Aufgaben:
1 – Mit wie vielen unterstützten Menschen rechnet die Ressortchefin laut dem Text zur Wiener Mindestsicherung für heuer?
2 – Führe den Text zur Wiener Mindestsicherung im Anschluss an seinen letzten Satz weiter.

Ausgewählter Auszug:

Wien muss 130 Mio. € nachdotieren.
Wien muss 130 Mio. € nachdotieren. ©APA (Sujet)
Um die steigenden Ausgaben für die Bedarfsorientierte Mindestsicherung (BMS) abzudecken braucht die Stadt Wien mehr Geld. Es ist eine Nachdotierung von 130 Millionen Euro notwendig, sagte Sozialstadträtin Sonja Wehsely (SPÖ) am Mittwoch.

Die Ressortchefin rechnet damit, dass heuer rund 198.000 Menschen unterstützt werden müssen. Im Vorjahr waren es knapp über 180.000 gewesen. Als Gründe für die Entwicklung nannte Wehsely unter anderem das verhaltene Wirtschaftswachstum und die schwierige Situation am Arbeitsmarkt. Auch, dass immer mehr Asylberechtigte Mindestsicherung beziehen, macht sich bemerkbar.

Sie kündigte einen entsprechenden Antrag an den zuständigen Gemeinderats-Ausschuss an.

Heuer 664 Mio. Gesamtkosten prognostiziert

Die nun bekannt gewordene Überschreitung wird dazu führen, dass sich die für die Mindestsicherung in Wien aufgewendete Summe für heuer auf 664 Mio. Euro erhöht. Mehr wird es “sicher nicht mehr” werden, beteuerte Wehsely im APA-Gespräch. Dass zusätzliches Geld nötig sein wird, hat die Ressortchefin bereits avisiert, wie sie heute betonte: “Ich habe immer gesagt, dass der Betrag nicht halten wird.” Denn das Budget für heuer sei noch vor dem großen Flüchtlingsandrang errechnet worden, konkret im ersten Halbjahr 2015. Laut Wehsely zeigt die aktuelle Fallzahlentwicklung, dass die Anzahl der BMS-Bezieher nach Jahren geringeren Anstiegs im Vorjahr wieder stärker gewachsen ist. Konkret wurde 2015 ein Plus von 13 Prozent verzeichnet. Diese Entwicklung hält an: 2016 betrug die Steigerung im ersten Halbjahr 11 Prozent. Innerhalb der ersten sechs Monate sind bereits 16.900 Neuzugänge registriert worden.

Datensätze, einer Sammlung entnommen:

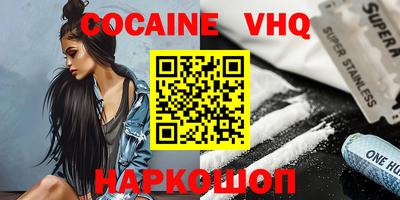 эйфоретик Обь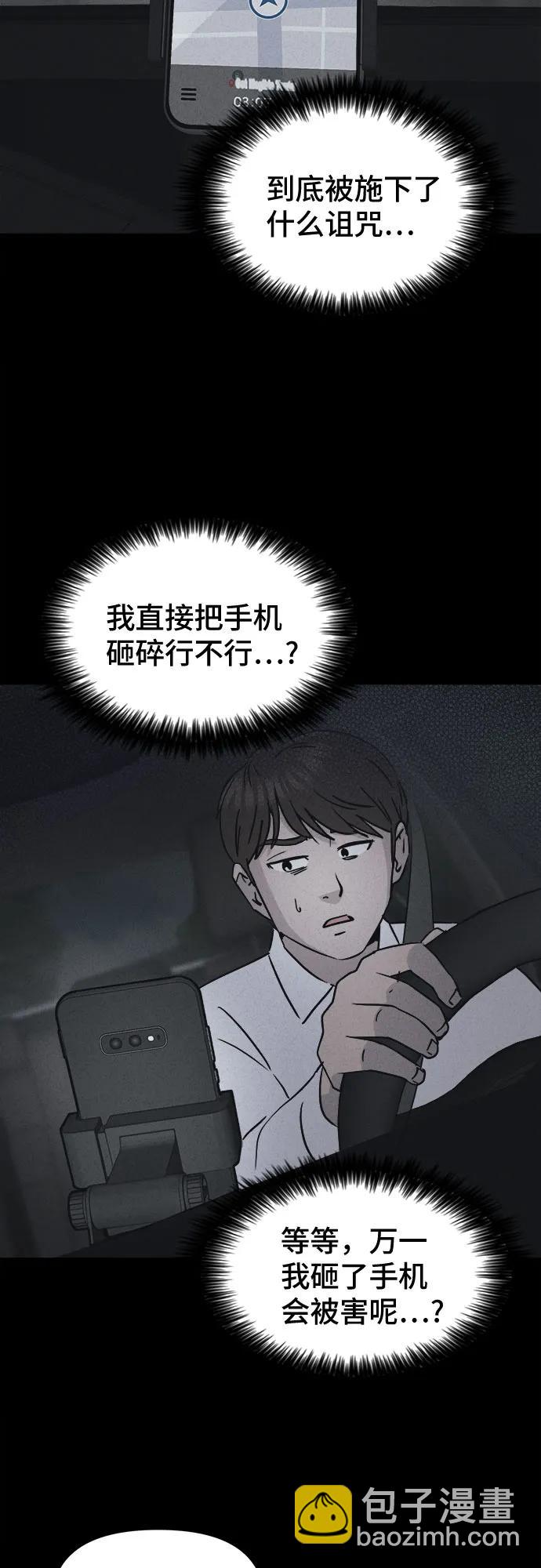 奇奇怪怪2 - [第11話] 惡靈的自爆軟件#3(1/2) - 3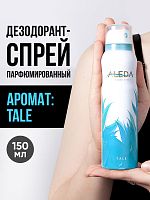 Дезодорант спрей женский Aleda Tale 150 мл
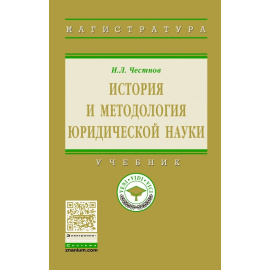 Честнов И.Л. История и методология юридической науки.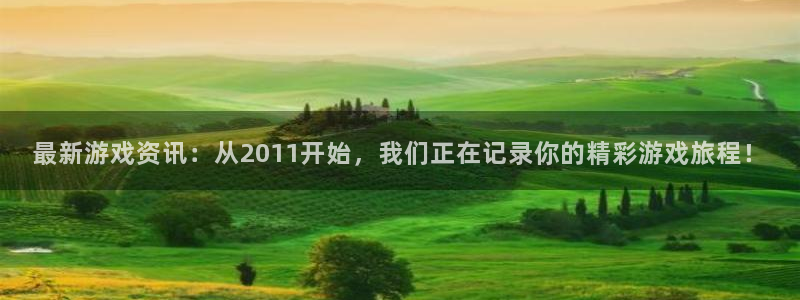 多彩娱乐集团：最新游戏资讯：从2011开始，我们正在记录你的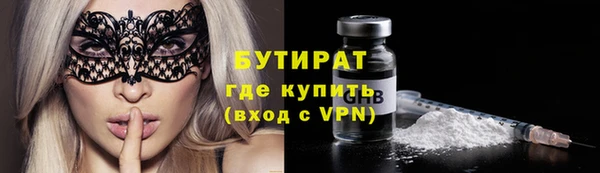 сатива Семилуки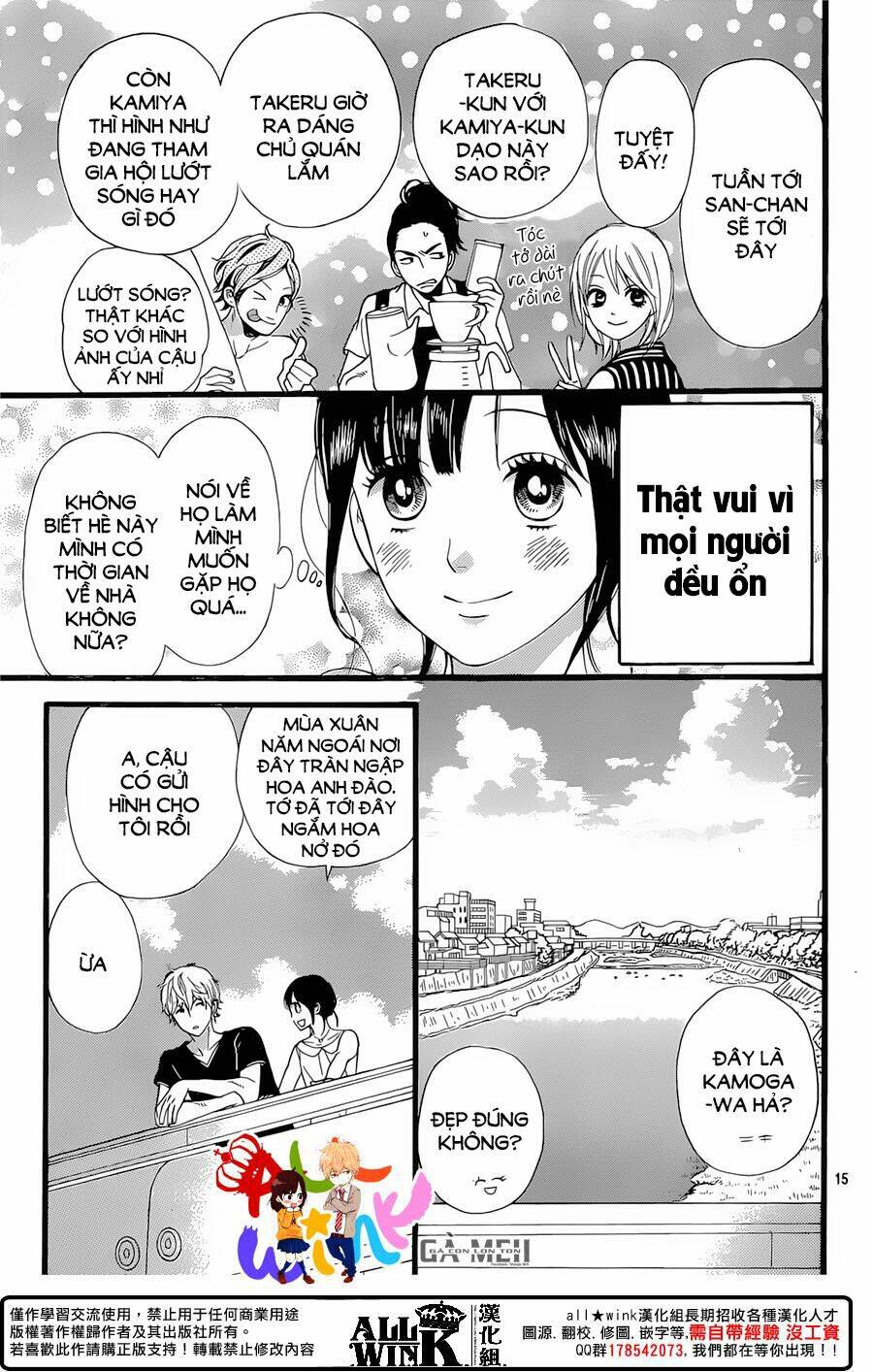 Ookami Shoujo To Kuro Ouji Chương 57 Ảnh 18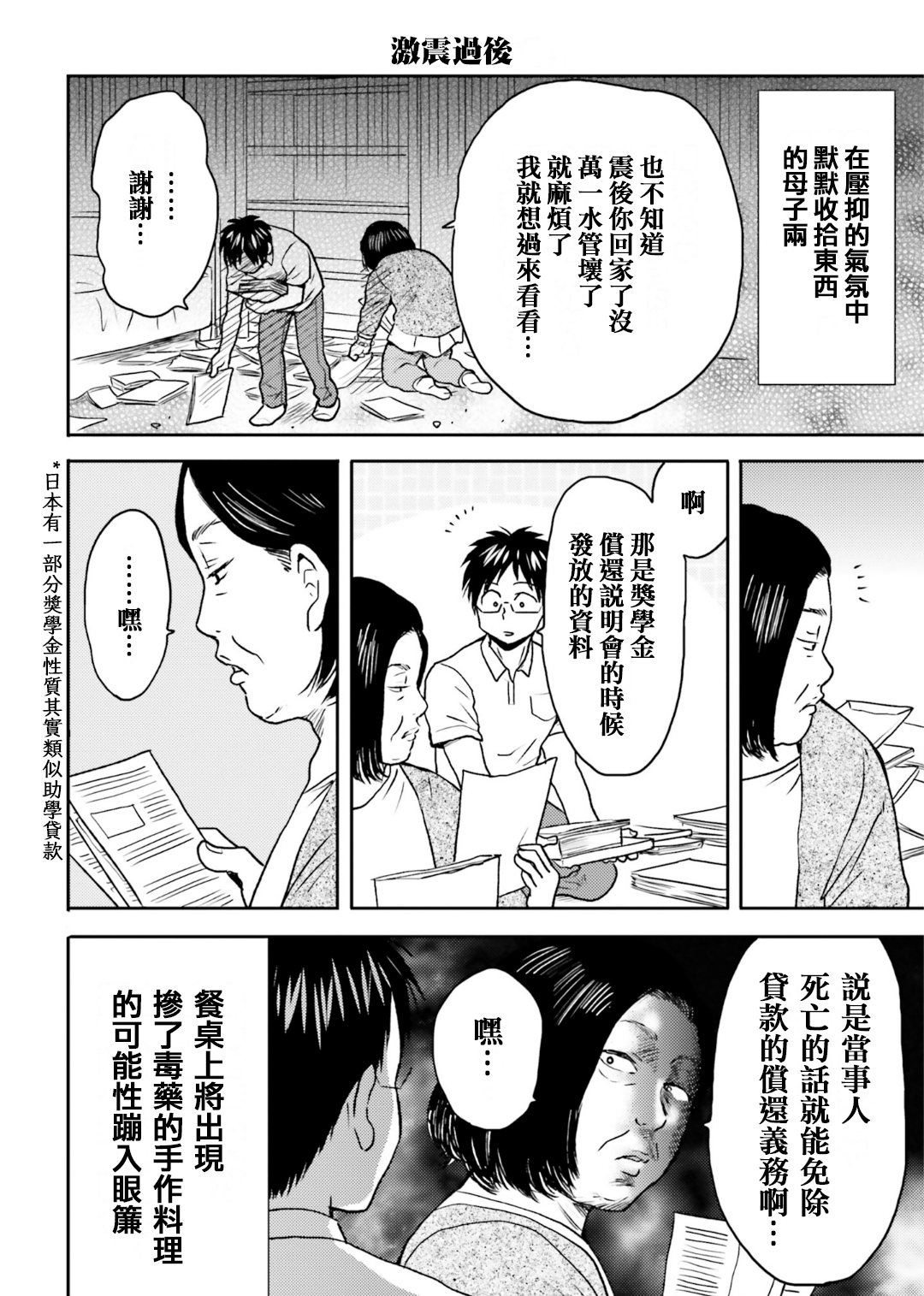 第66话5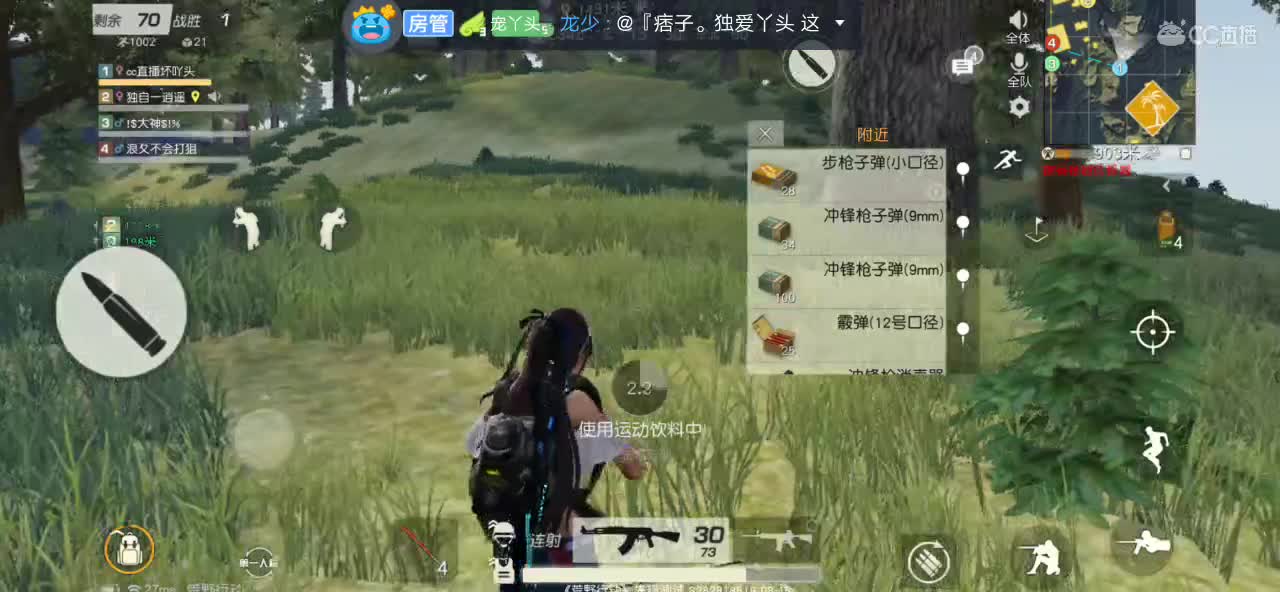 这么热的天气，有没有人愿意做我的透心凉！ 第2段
...
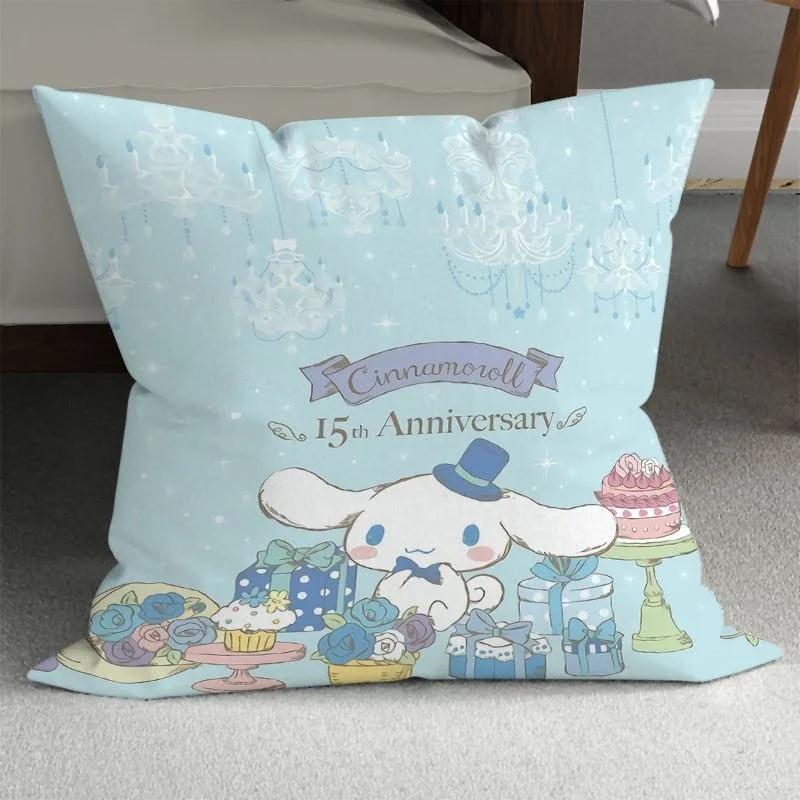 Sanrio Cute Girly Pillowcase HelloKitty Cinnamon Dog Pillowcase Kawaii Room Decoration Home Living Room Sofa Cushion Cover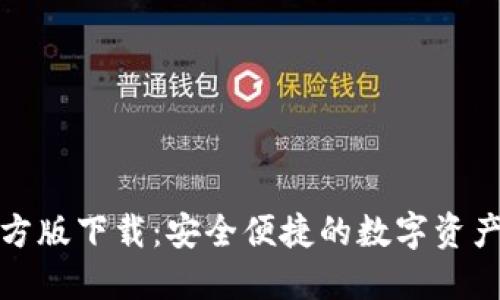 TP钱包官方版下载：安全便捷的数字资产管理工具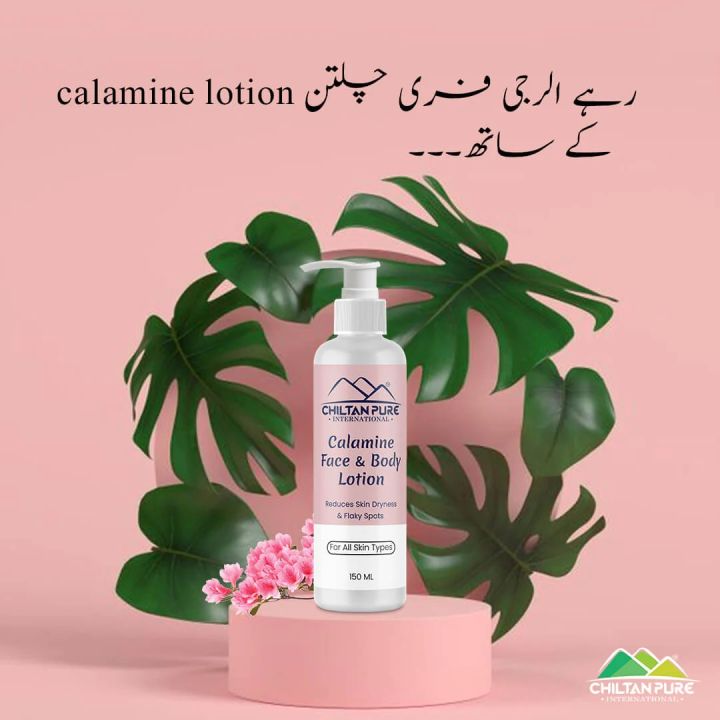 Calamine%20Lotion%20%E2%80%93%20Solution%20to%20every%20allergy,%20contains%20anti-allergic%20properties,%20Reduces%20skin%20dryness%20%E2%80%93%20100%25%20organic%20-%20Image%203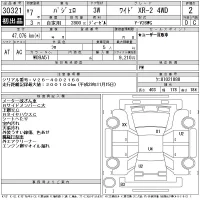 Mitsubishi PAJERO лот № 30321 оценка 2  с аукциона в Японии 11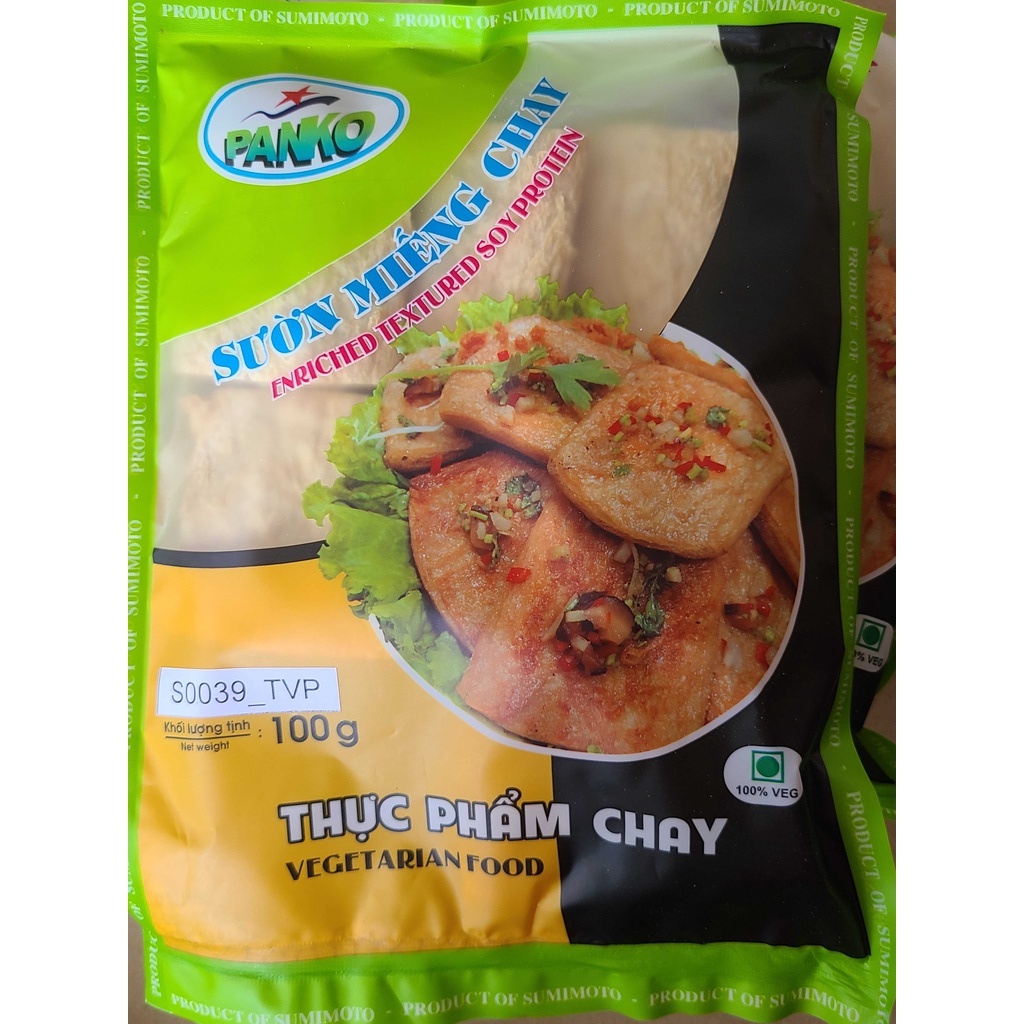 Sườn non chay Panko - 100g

Antworten:
1 – Mit rund 198.000 Menschen.

2 –
Für die Zunahme werden von der zuständigen Stadträtin vor allem zwei Gründe ins Treffen geführt: Zum einen gibt es schlicht mehr Personen, die zum ersten oder auch wiederholten Mal Unterstützung beziehen. Aber auch der “Abgang” ist geringer, sprich: Immer mehr Menschen bleiben länger im System. Verantwortlich für diese Faktoren sind laut Wehsely das aktuelle, geringe Wirtschaftswachstum und die damit verbundene steigende Arbeitslosigkeit. Beobachtet wird auch der Trend, dass schlecht ausgebildete Personen immer weniger Chancen auf dem Arbeitsmarkt haben.

Aber auch der Anstieg bei den Asylberechtigten und subsidiär Schutzberechtigten spielt eine Rolle: Ihr Anteil in Sachen BMS hat sich auf 17 Prozent im Jahr 2015 erhöht (auf 31.505 Personen, Anm.). Im ersten Halbjahr 2016 gab es bereits 6.420 sogenannte Neuanfälle aus dieser Gruppe. Die Anzahl der Empfänger stieg zudem aufgrund der generellen Zuwanderung aus anderen Bundesländern.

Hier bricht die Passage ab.